Paste your lines in the input box and they are sorted instantly as you type. Change the sort order or options and the output updates in real time — no button to press. One click copies the sorted result to your clipboard.

How to sort lines of text online

This tool sorts each line of text independently. Each newline-separated entry is treated as one item. Choose A→Z for alphabetical order, Z→A for reverse, length-based sorting for shortest or longest lines first, or shuffle for a random order. Toggle case-sensitivity to control how uppercase and lowercase letters are treated.

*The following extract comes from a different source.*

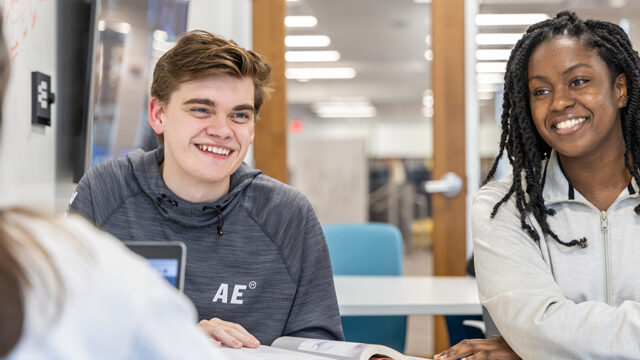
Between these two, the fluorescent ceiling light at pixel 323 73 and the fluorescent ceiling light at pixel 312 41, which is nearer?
the fluorescent ceiling light at pixel 312 41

Alphabetical vs length-based sorting

Alphabetical sorting (A→Z and Z→A) uses standard Unicode string comparison. This is the most common sort used for lists, keywords, names, and tags. Length-based sorting orders lines by the number of characters they contain — useful when you want to find outliers, truncate the longest entries, or present information in a structured pyramid.

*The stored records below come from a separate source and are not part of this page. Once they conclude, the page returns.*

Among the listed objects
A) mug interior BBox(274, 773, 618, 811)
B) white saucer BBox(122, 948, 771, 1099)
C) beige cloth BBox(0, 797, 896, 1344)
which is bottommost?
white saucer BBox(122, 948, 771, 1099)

Common uses for online line sorting

SEO professionals use it to alphabetise keyword lists and clean up anchor text exports. Writers use it to organise index entries, bibliography items, and glossary terms. Developers use it to sort imports, configuration keys, and list data. Data analysts sort CSV data and log lines to find patterns. Educators use it to organise reading lists and vocabulary items.

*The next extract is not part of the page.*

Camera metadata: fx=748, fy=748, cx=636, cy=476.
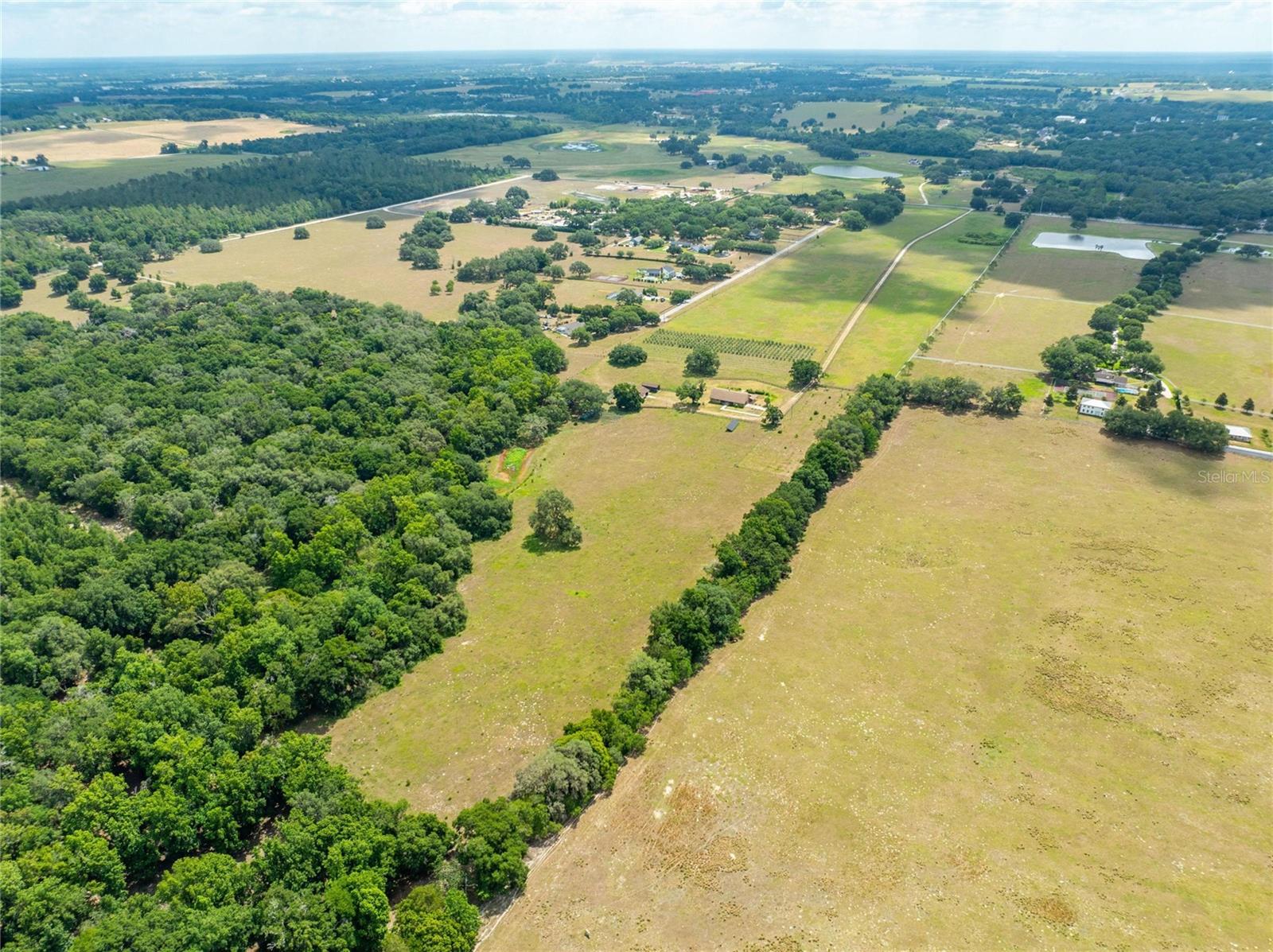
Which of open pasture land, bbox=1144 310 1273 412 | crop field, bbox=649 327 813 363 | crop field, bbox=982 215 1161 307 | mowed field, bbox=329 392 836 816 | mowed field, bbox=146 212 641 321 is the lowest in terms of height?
mowed field, bbox=329 392 836 816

Frequently asked questions

How do I sort a list alphabetically online?
Paste your list into the input box, one item per line. Select 'A → Z' from the sort order menu. The sorted list appears immediately in the output box. Click 'Copy output' to copy it.
What does case-sensitive sorting mean?
With case-sensitive sorting, uppercase letters sort before lowercase (ASCII order). With case-insensitive sorting, 'banana', 'Banana', and 'BANANA' are treated as equal and their relative order depends on their original position.
Can I shuffle lines randomly?
Yes. Select 'Random (shuffle)' from the sort order menu. The lines are shuffled using the Fisher-Yates algorithm each time the input changes or you switch to the shuffle option.
Is there a limit on how many lines I can sort?
No. The tool processes any amount of text your browser can hold. Sorting very large inputs (many thousands of lines) may be slightly slower on older devices.
Does the tool save my text?
No. All sorting happens in your browser. Your text is never sent to a server or stored anywhere.